----- Extrait source

27 janvier 2010

688 pages après...




Suivant ma bonne résolution de revisiter les classiques, je me suis lancée dans L'idiot de Dostoievsky. Et mes impressions sont assez mélangées.


Bien sûr, on connait l'histoire de base: un "idiot" qui revient d'une cure en Suisse pour cause d'épilepsie regagne la société russe de St Petersbourg, où il se noue d'amitié avec des personnages complexes, comme leurs noms russes (Gabriel Ardalionytch, Yvan Fedorovitch Yepantchine, et j'en passe et des meilleurs)! Comme il est un peu naïf, on le prend soit pour un dangereux imposteur qui cache son jeu sous ses airs niais, soit comme un imbécile dont on se moque ardemment! Mais très vite, le procédé littéraire est utilisé pour que les personnages se prennent en pleine figure et avec toute sincérité leurs travers les plus odieux.


Derrière cette histoire s'en cache une autre, qui fait balancer notre héro idiot entre deux femmes: Nastasie Philipovna et Aglae Yepantchine. La première est une femme présentée comme une courtisane de peu de vertu, et qui balance entre tous les hommes de cette société russe que forment les personnages du livre. La seconde est la dernière des trois filles d'un général qui a des idéaux nobles et romantiques de vie, et espère faire un beau mariage loin de tous les noms de prétendants que lui soufflent ses parents.


Et il y a derrière tout ça une trame sans queue ni tête, des tas de digressions, d'excès, de scènes d'ivresse, de scènes de suicide ou de meurtre ratés dont tout le monde rit, de scènes de jeux dangereux en société où chacun révèle ses pires affaires et ses plus gros mensonges, etc.


C'est étrange comme ce grand style, cette finesse psychologique, ce théâtre détonnant, peut se retrouver comme noyé dans une masse de textes qui parle tout autant de nihilisme, du christ (d'ailleurs certain voit en le personnage de l'idiot une vision de Jésus), du destin, etc.

----------
----- Données présentées

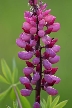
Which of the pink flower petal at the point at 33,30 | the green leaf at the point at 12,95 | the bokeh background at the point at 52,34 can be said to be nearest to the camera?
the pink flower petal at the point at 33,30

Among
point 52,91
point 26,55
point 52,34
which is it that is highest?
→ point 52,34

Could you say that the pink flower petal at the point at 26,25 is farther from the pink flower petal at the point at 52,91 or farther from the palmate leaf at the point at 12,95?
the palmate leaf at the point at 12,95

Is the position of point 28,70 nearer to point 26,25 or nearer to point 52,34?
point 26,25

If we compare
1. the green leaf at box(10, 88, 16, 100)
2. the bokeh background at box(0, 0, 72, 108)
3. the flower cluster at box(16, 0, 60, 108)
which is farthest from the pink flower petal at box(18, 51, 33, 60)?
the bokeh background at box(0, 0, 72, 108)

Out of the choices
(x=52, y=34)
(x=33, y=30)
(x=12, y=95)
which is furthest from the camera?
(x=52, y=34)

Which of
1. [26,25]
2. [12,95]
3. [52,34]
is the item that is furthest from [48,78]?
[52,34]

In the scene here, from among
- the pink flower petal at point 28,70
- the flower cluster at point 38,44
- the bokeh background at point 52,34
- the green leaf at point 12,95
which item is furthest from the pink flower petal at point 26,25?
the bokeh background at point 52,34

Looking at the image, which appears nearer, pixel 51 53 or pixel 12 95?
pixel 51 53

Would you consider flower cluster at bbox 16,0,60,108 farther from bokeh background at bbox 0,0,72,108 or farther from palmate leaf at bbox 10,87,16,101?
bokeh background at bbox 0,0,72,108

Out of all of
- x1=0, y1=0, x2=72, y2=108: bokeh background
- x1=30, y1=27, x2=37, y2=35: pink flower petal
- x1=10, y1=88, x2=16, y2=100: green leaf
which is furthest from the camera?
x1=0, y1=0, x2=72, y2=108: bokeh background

----------

Consigne ->
Poursuivez le billet sur L'idiot de Dostoievsky en reprenant immédiatement après sa dernière phrase.

Corrigé ->
Et en plus, Dostoievsky nous confie sa vision de la littérature, de ses personnages, de son écriture, comme par exemple au début de la partie IV:


"Il y a des gens qu'il est malaisé de définir d'un seul trait, qui les aurait peints sous leur aspect particulier et caractéristique. Ce sont eux qu'on a l'habitude d'appeler 'des gens ordinaires', 'la majorité' et qui constituent effectivement l'immense majorité de la société. Les auteurs des romans et des nouvelles s'efforcent la plupart du temps de peindre des 'types'. Ces personnages ne se rencontrent presque jamais à l'état pure, bien qu'ils soient plus réels que la réalité même."



Il y a dans ce roman le bouillonnement de l'âme russe, qu'on le retrouve aussi chez Boulgakov mais d'une toute autre façon bien sûr, encore plus surréaliste qu'ici.


Les dialogues de L'Idiot sont fous, emprunts de sarcasme, de beuverie, d'espièglerie, et de force.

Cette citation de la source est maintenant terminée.